The request> Below are records; reproduce exactly the lines from the one containing "What is the distance dividing" through the end, both included, and only those.
BEGIN Records for the task
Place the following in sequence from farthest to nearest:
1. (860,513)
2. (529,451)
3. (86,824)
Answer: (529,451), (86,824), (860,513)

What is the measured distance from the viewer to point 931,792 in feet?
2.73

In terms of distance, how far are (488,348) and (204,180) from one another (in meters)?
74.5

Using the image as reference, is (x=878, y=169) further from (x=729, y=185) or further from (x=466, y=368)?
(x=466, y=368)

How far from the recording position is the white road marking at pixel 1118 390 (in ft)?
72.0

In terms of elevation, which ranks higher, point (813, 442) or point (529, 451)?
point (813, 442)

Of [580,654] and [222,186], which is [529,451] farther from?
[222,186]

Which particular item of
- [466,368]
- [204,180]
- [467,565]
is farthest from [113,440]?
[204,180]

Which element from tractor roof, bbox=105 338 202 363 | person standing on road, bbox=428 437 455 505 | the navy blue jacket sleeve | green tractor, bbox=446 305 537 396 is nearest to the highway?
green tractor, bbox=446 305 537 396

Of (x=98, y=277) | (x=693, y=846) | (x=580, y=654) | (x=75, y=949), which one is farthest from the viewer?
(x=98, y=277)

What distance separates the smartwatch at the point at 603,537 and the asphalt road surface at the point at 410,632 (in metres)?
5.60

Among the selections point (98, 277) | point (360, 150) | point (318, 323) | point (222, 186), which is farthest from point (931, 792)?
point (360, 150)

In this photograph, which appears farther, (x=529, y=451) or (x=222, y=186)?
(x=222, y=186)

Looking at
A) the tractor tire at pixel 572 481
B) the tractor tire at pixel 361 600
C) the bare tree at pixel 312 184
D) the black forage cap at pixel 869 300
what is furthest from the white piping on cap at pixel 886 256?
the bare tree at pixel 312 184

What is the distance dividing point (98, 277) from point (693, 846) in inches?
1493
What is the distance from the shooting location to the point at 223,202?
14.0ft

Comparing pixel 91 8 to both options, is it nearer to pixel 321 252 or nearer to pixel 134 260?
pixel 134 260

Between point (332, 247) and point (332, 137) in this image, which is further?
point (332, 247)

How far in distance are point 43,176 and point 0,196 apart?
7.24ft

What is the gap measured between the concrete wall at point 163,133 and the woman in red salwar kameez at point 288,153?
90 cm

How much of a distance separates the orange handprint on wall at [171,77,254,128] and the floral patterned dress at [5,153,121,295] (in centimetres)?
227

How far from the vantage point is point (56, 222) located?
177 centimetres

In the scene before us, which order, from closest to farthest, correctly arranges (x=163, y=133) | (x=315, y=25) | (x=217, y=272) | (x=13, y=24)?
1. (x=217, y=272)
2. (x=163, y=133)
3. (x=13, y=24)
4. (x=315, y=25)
END Records for the task
Exercise result>
What is the distance dividing point (98, 277) from point (693, 846) in inches?
1493
What is the distance from the shooting location to the point at 223,202?
14.0ft

Comparing pixel 91 8 to both options, is it nearer to pixel 321 252 or nearer to pixel 134 260?
pixel 134 260

Between point (332, 247) and point (332, 137) in this image, which is further?
point (332, 247)

How far in distance are point 43,176 and point 0,196 apart?
7.24ft

What is the gap measured between the concrete wall at point 163,133 and the woman in red salwar kameez at point 288,153?
90 cm

How much of a distance separates the orange handprint on wall at [171,77,254,128] and the floral patterned dress at [5,153,121,295] (in centimetres)?
227

How far from the vantage point is point (56, 222) located?
177 centimetres

In the scene before us, which order, from closest to farthest, correctly arranges (x=163, y=133) | (x=315, y=25) | (x=217, y=272) | (x=13, y=24)?
1. (x=217, y=272)
2. (x=163, y=133)
3. (x=13, y=24)
4. (x=315, y=25)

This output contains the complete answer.